### EXERCISE TASK 1
Can you condense the paragraph on the undergraduate research page that begins "The purpose of our university is not" into a short bulleted list that keeps its main facts?
### EXERCISE TASK 2
Can you go on with the undergraduate research page, picking up after its last sentence?

### EXCERPT PROVIDED
Undergraduate Research

The purpose of our university is not the acquisition of knowledge, but the search for deeper knowing. Rather than imagine your education as downloading information or facts, reimagine your education as a process of seeking, questioning, probing, arguing, and creating. The primary responsibilities of faculty are to research, teach, and guide students. The primary responsibilities of students are to learn how to learn and to continue this quest for the rest of their lives. Faculty are primarily involved in the search for and creation of new knowledge, but faculty invite students to join with them to learn methods and approaches. After engaging in research with faculty supervision, students may dream up their own questions and create their own projects. In these ways, students chart their own paths toward original questions and deeper knowing. To find out ways that you can participate in undergraduate research, please refer to the following chart.

Explore Methods

Students explore research methods through an introductory course to a field of knowledge (for example, ENGL-090, FMST-100, JUPS-202, PSYC-002, or SOCI-201)

Join a Project

Students join with faculty in a research project, serving as research assistants via GUROP.

### DATASET EXCERPTS
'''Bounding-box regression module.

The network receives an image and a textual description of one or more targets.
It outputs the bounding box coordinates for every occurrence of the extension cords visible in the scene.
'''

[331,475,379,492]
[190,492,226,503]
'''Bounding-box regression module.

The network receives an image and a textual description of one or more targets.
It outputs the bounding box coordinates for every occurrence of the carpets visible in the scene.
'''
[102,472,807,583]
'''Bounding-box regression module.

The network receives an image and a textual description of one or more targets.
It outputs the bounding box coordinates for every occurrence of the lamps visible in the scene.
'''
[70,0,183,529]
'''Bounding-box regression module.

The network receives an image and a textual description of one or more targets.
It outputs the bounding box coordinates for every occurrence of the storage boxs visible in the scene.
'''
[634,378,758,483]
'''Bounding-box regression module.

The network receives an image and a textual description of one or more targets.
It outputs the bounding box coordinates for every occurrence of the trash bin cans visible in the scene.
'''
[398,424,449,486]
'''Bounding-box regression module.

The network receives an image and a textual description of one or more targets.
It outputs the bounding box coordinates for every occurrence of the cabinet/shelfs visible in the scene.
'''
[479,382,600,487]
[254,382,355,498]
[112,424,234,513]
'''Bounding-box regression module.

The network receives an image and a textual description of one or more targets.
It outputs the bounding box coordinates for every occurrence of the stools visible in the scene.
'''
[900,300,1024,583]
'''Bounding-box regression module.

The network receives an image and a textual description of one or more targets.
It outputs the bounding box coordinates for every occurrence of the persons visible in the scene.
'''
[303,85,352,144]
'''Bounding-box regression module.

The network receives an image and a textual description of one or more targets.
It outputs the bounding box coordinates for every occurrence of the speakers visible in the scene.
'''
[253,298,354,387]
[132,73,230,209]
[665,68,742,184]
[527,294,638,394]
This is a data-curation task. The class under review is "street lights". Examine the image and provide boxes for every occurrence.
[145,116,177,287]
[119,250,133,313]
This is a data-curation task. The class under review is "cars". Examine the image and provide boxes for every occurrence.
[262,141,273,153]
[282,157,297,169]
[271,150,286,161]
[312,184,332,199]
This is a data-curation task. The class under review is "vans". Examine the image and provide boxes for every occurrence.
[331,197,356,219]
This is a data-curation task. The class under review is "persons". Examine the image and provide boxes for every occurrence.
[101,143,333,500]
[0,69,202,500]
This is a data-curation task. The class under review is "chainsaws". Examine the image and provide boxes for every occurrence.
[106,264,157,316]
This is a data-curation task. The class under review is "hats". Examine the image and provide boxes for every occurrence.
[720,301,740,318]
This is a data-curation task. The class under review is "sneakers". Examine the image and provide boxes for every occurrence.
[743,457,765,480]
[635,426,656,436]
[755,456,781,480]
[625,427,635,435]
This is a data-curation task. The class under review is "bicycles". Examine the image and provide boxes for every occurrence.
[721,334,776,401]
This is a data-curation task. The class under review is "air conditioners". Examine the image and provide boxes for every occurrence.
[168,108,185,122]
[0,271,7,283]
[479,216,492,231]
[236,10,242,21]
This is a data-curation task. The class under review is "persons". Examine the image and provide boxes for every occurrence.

### REPLY 1
- The university's purpose is the search for deeper knowing, not the acquisition of knowledge.
- Education should be seen as seeking, questioning, probing, arguing, and creating, not as downloading information or facts.
- Faculty mainly research, teach, and guide students. Students mainly learn how to learn and keep doing so for life.
- Faculty search for and create new knowledge, and they invite students to join them to learn methods and approaches.
- After doing research under faculty supervision, students may come up with their own questions and projects, charting their own paths toward original questions and deeper knowing.
- A chart shows the ways to take part in undergraduate research.

### REPLY 2
Start your Own

Students propose their own original research projects, seeking summer fellowship funding via Davis, Kalorama, RainesAndrettaGUROP, etc.

Present your Findings

Students bring back their summer research and develop this material into a thesis, capstone, or independent project in the senior year. Students present their research via on-campus symposia (including the College Academic Council Research Colloquium in the spring) and off-campus conferences (supported by PURPAS grants).

Expand on the Experience

Students use their undergraduate research projects as stepping stones to further research, creative projects, fellowships, jobs, graduate study, public service, etc.

Keep Asking Questions

Continue to ask questions and pursue deeper knowing as key activities in lives of purpose.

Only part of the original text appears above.